§ **Stated task**: A faithful transcription of all the data is required.
>> BEGIN
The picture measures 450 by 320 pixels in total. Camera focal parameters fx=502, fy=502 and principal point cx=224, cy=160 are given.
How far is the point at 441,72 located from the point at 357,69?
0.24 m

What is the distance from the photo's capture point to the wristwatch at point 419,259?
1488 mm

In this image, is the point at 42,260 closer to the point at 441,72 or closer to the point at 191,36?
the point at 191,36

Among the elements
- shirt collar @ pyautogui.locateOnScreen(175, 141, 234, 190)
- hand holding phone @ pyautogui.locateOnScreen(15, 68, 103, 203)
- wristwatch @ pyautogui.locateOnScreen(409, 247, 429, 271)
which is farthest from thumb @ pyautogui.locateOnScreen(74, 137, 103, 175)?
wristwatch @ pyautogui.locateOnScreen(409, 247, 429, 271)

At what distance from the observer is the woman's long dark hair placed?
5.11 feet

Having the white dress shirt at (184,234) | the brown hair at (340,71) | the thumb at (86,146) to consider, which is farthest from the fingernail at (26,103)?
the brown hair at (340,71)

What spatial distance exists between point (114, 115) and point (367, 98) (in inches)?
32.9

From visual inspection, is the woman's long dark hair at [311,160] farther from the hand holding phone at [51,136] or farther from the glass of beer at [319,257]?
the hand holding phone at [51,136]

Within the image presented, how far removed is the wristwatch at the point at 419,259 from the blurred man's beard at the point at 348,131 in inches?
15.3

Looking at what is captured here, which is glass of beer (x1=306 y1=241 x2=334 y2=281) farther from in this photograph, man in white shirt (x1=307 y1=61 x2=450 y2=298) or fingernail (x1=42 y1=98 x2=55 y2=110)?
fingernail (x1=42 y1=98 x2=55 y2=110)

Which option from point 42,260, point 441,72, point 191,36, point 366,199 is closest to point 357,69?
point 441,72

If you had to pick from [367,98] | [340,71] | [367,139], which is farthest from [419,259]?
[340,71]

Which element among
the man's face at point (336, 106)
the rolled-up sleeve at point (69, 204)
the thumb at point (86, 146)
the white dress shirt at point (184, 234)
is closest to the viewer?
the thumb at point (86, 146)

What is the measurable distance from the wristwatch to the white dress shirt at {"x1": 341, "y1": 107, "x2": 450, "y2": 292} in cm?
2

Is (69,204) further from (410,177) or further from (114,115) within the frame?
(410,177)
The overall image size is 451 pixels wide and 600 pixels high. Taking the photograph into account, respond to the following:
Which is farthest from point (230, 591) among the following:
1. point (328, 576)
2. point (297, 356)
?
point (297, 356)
>> END
§ **The solution**:
The picture measures 450 by 320 pixels in total. Camera focal parameters fx=502, fy=502 and principal point cx=224, cy=160 are given.
How far is the point at 441,72 located from the point at 357,69?
0.24 m

What is the distance from the photo's capture point to the wristwatch at point 419,259?
1488 mm

In this image, is the point at 42,260 closer to the point at 441,72 or closer to the point at 191,36?
the point at 191,36

Among the elements
- shirt collar @ pyautogui.locateOnScreen(175, 141, 234, 190)
- hand holding phone @ pyautogui.locateOnScreen(15, 68, 103, 203)
- wristwatch @ pyautogui.locateOnScreen(409, 247, 429, 271)
which is farthest from thumb @ pyautogui.locateOnScreen(74, 137, 103, 175)?
wristwatch @ pyautogui.locateOnScreen(409, 247, 429, 271)

At what distance from the observer is the woman's long dark hair placed?
5.11 feet

Having the white dress shirt at (184,234) | the brown hair at (340,71) | the thumb at (86,146) to consider, which is farthest from the fingernail at (26,103)?
the brown hair at (340,71)

What spatial distance exists between point (114, 115) and point (367, 98) (in inches)?
32.9

From visual inspection, is the woman's long dark hair at [311,160] farther from the hand holding phone at [51,136] or farther from the glass of beer at [319,257]?
the hand holding phone at [51,136]

Within the image presented, how far removed is the wristwatch at the point at 419,259 from the blurred man's beard at the point at 348,131 in inches?
15.3

Looking at what is captured here, which is glass of beer (x1=306 y1=241 x2=334 y2=281) farther from in this photograph, man in white shirt (x1=307 y1=61 x2=450 y2=298) or fingernail (x1=42 y1=98 x2=55 y2=110)?
fingernail (x1=42 y1=98 x2=55 y2=110)

Which option from point 42,260, point 441,72, point 191,36, point 366,199 is closest to point 357,69?
point 441,72

If you had to pick from [367,98] | [340,71] | [367,139], which is farthest from [419,259]?
[340,71]

Which element among
the man's face at point (336, 106)
the rolled-up sleeve at point (69, 204)
the thumb at point (86, 146)
the white dress shirt at point (184, 234)
is closest to the viewer?
the thumb at point (86, 146)

What is the measurable distance from the wristwatch to the white dress shirt at {"x1": 341, "y1": 107, "x2": 450, "y2": 292} in cm?
2

Is (69,204) further from (410,177) or further from (114,115) within the frame?
(410,177)
The overall image size is 451 pixels wide and 600 pixels high. Taking the photograph into account, respond to the following:
Which is farthest from point (230, 591) among the following:
1. point (328, 576)
2. point (297, 356)
?
point (297, 356)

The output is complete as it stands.